Website: Girl Scouts of Kentuckiana

Camps:
- Camp Barren Ridge is 220 acre near Glasgow, KY
- Camp Bear Creek is 183 acre on Kentucky Lake in Marshall County, KY
- Camp Pennyroyal is 180 acre in Utica, Kentucky
- Camp Shantituck is 112 acre in Shepherdsville, KY
- Camp Twin Ridges is 40 acre in Vine Grove, KY
- Camp Whippoorwill is 107 acre in Madison, Indiana
- Houchens Program Center is 12 acre on Barren River near Bowling Green, KY
- Stem Adventure Center is 1400 acre on the Ohio River near Laconia, IN

===Girl Scouts of Kentucky's Wilderness Road Council===
Kentucky's Wilderness Road Council serves 25,000 Girl Scouts in 67 Central and Eastern Kentucky counties and Lawrence County, Ohio.
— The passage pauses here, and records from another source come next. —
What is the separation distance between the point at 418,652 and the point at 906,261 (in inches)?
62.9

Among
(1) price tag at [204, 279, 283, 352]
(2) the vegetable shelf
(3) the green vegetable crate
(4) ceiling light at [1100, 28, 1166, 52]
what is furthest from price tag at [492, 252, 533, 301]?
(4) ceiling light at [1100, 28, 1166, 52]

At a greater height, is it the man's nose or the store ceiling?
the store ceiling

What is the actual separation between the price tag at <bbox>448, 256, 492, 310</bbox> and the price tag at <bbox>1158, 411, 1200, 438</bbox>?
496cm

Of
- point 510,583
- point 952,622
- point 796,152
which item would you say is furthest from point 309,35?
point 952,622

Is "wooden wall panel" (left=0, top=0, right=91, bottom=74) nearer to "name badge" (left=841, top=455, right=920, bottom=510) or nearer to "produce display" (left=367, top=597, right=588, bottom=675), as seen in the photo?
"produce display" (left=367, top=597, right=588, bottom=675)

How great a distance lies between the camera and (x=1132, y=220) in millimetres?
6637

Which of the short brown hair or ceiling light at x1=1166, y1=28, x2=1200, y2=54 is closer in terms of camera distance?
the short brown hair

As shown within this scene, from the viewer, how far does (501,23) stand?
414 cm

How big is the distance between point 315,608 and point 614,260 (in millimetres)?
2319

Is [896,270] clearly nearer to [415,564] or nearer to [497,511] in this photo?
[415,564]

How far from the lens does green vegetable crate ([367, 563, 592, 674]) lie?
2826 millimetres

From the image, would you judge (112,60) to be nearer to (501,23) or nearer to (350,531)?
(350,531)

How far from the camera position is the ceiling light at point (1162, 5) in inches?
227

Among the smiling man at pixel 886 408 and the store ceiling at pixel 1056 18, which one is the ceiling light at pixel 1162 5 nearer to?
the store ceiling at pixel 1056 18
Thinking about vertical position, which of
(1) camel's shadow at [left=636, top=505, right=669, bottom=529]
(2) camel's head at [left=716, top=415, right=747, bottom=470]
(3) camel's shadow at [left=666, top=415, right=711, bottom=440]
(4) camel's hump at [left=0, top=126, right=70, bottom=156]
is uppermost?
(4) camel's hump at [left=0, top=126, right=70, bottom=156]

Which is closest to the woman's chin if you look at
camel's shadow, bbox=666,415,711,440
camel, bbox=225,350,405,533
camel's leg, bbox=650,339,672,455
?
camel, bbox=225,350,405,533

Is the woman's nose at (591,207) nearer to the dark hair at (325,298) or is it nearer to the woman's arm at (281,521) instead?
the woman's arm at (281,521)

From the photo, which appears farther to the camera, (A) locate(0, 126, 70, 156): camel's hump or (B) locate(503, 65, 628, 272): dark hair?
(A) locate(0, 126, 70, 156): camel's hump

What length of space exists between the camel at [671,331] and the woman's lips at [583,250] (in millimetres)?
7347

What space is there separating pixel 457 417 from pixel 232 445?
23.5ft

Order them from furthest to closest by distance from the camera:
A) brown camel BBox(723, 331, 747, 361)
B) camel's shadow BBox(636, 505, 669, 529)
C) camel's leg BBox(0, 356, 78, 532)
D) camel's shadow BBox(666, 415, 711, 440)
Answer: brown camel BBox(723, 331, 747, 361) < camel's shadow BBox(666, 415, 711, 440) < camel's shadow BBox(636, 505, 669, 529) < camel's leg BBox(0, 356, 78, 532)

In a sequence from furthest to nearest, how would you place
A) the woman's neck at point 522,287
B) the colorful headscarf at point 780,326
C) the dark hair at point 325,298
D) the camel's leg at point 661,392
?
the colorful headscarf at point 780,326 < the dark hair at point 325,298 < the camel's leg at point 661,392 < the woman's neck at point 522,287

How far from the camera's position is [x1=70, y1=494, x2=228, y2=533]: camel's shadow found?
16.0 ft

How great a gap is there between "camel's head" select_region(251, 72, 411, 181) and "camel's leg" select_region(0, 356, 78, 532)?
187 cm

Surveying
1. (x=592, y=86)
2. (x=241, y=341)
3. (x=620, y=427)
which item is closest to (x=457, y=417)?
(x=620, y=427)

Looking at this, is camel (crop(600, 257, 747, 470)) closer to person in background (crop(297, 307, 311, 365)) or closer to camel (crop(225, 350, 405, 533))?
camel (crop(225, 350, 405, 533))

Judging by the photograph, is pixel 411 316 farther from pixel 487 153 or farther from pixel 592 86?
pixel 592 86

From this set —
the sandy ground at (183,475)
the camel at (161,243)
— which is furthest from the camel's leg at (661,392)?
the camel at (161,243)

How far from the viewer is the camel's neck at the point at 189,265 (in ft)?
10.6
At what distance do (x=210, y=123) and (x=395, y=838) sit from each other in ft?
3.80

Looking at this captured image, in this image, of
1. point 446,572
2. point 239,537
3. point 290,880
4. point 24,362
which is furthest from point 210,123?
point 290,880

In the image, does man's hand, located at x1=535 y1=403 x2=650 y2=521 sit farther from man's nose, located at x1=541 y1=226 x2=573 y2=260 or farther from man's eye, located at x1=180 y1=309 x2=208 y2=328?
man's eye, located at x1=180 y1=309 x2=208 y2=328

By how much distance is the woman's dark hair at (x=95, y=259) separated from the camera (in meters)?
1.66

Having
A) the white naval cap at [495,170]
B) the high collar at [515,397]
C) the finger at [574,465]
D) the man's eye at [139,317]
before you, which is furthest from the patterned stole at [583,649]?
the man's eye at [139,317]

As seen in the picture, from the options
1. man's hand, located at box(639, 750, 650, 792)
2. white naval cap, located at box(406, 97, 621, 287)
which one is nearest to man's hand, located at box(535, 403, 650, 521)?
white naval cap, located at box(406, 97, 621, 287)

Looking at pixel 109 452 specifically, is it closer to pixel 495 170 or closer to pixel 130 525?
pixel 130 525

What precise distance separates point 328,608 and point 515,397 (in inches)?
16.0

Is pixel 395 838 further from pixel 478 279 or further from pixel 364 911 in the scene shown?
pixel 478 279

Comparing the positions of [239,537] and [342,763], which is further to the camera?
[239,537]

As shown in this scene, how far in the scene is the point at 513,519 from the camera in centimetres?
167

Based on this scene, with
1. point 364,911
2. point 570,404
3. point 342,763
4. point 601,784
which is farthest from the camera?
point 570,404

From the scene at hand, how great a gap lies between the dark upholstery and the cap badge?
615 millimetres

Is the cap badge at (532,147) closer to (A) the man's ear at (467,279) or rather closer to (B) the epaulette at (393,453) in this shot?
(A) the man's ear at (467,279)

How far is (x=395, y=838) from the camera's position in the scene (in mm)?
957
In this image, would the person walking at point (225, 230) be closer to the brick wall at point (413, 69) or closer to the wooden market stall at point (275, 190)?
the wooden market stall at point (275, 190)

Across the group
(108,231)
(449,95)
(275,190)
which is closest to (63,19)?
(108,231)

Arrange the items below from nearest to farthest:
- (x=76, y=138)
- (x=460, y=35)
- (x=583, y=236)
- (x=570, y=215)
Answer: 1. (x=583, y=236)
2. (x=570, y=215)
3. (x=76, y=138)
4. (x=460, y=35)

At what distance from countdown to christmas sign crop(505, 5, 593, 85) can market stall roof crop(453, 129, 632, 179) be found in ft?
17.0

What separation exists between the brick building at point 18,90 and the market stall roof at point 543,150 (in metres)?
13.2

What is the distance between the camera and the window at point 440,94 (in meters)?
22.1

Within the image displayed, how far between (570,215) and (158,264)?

Headquarters: Lexington, Kentucky

Website: Girl Scouts of Kentucky's Wilderness Road

Camps:
- Camp Cardinal in Carter County, Kentucky
Camp Cardinal is 156 acres situated on the mountain ridgelines in eastern Kentucky, within a short hiking distance of Carter Caves State Resort in Carter County. The camp has 4 platform tent units, a small house, a Dining Hall, hiking trails and programming facilities. Commercial caving, swimming and miniature golf is available at Carter Caves State Resort for a fee.
- Camp Judy Layne in Morgan County, Kentucky
Camp Judy Layne is situated in Morgan County, which covers an area of 180 acres of woods inside the Daniel Boone National Forest, adjacent to Cave Run Lake. The facilities at Camp Judy Layne include a swimming pool with slides, a climbing tower, a zip line, low ropes course, and hiking trails.
- Camp Richard Clark in Clark County, Kentucky
Camp Richard Clark is 110 acres located in Clark County, Kentucky. Perhaps the most historic of all the councils' camp properties, Camp Richard Clark is located where a grand hotel with mineral springs operated as a health spa that attracted many patrons from all over the nation in the 1850s. Its history; seclusion and pleasantly unusual terrain make this site an interesting place to visit. Overnight capacity is up to 200, limited by restroom facilities.
- Camp Shawano in Fayette County, Kentucky
Set on the bluffs above the Kentucky River, Camp Shawano is the camp in the heart of the Bluegrass. 146 acres of cedar and hardwood forest and a number of open meadows provide sites for outdoor games.